Réécrivez, s'il vous plaît, le passage du texte sur la SNCF qui va de « Elle peut, mais » à « service de nuit. », en remplaçant « business model » par « modèles économiques ».

TEXTE À LIRE =
★ ★ ★ ★ ★ ★ ★

Elle peut, mais ne veut pas
Rappelons que la SNCF est actionnaire du privé autrichien Westbahn, ainsi que sur tout le continent européen à travers Keolis. Par sa présence aux Conseils d’administration, elle a accès aux différents business model de ses voisins. Elle sait ce qu’il est possible de faire pour tous ces trains qui roulent plutôt bien. Alors ? Il faut regarder du côté des pratiques, voire des idéologies ambiantes en France. L’ancien RFF avait déjà pu mettre fin à ces blancs-travaux en pleine journée, provoquant une grogne sociale chez certains habitués de la voie, qui ont dû passer en service de nuit.

Osons le dire : le concept Intercity, un train par heure sur les grands axes entre villes de +/- 100.000 habitants, n'a jamais été porté par la culture française, très « centralo-parisienne ». Le concept est pourtant d'application chez tous les voisins de la France, excepté peut-être l'Espagne. La SNCF des années 80 et 90, c'est avant tout l'expansion du TGV qui semble être le futur affirmé des liaisons interurbaines, entendez à partir de Paris. Le réseau élague peu à peu les grands "Corail" d'hier, les Paris-Nice ou Paris-Irun qui mettaient une petite journée pour effectuer le trajet. A l'étage inférieur, la SNCF poursuit l'expansion des TER, les Trains Régionaux Express, autrement dit les omnibus, chargés de diffuser, avec l’argent des Régions, la clientèle débarquant du TGV dans les grandes gares. L'idée semble claire et logique. Sauf que le TGV, d'une part, ne va pas partout en dépit de ses 200 destinations, et que d'autre part, certains TER désignés "régionaux" effectuent des trajets de 200 à 300 kilomètres, comme par exemple sur Toulouse-Hendaye. Du coup, il manquait une définition claire entre le régional et l'interrégional. Le TET devait faire la différence ; il n'y arrivera pas. Pourquoi ?

★ ★ ★ ★ ★ ★ ★

DONNÉES SOURCES =
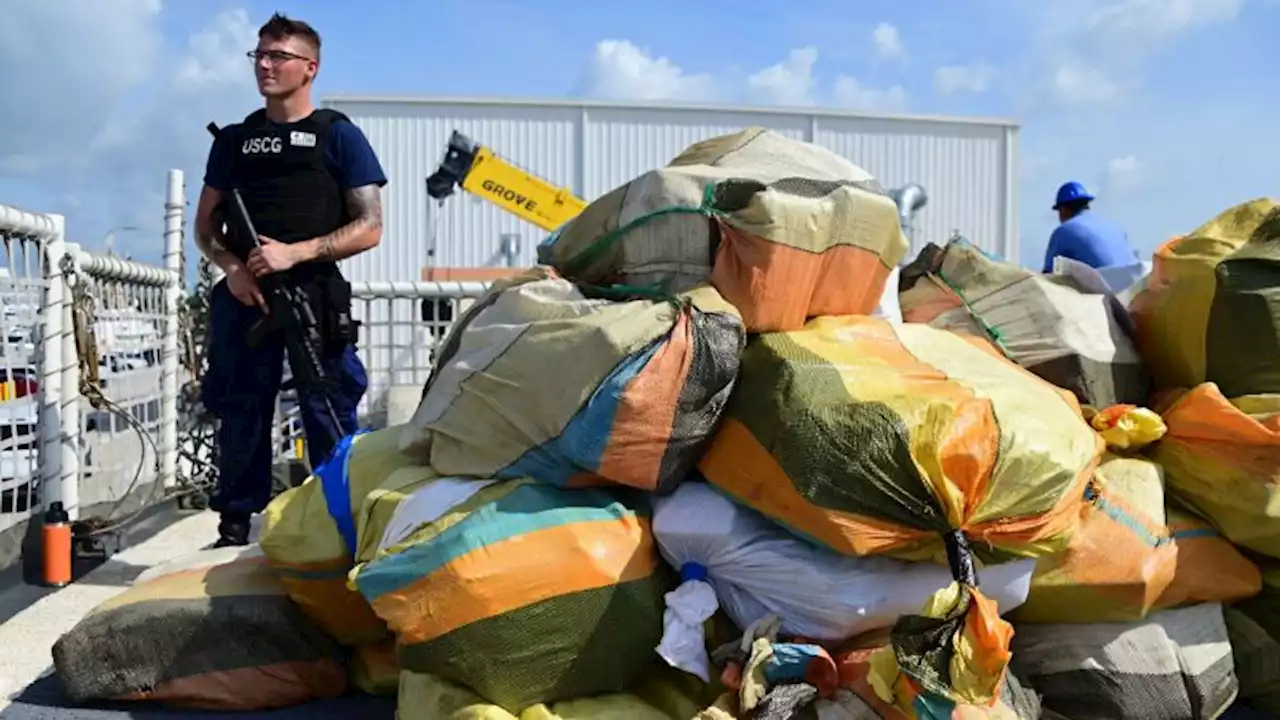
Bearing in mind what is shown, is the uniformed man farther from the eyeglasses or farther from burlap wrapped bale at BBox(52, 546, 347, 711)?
burlap wrapped bale at BBox(52, 546, 347, 711)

★ ★ ★ ★ ★ ★ ★

RÉPONSE =
Elle peut, mais ne veut pas
Rappelons que la SNCF est actionnaire du privé autrichien Westbahn, ainsi que sur tout le continent européen à travers Keolis. Par sa présence aux Conseils d’administration, elle a accès aux différents modèles économiques de ses voisins. Elle sait ce qu’il est possible de faire pour tous ces trains qui roulent plutôt bien. Alors ? Il faut regarder du côté des pratiques, voire des idéologies ambiantes en France. L’ancien RFF avait déjà pu mettre fin à ces blancs-travaux en pleine journée, provoquant une grogne sociale chez certains habitués de la voie, qui ont dû passer en service de nuit.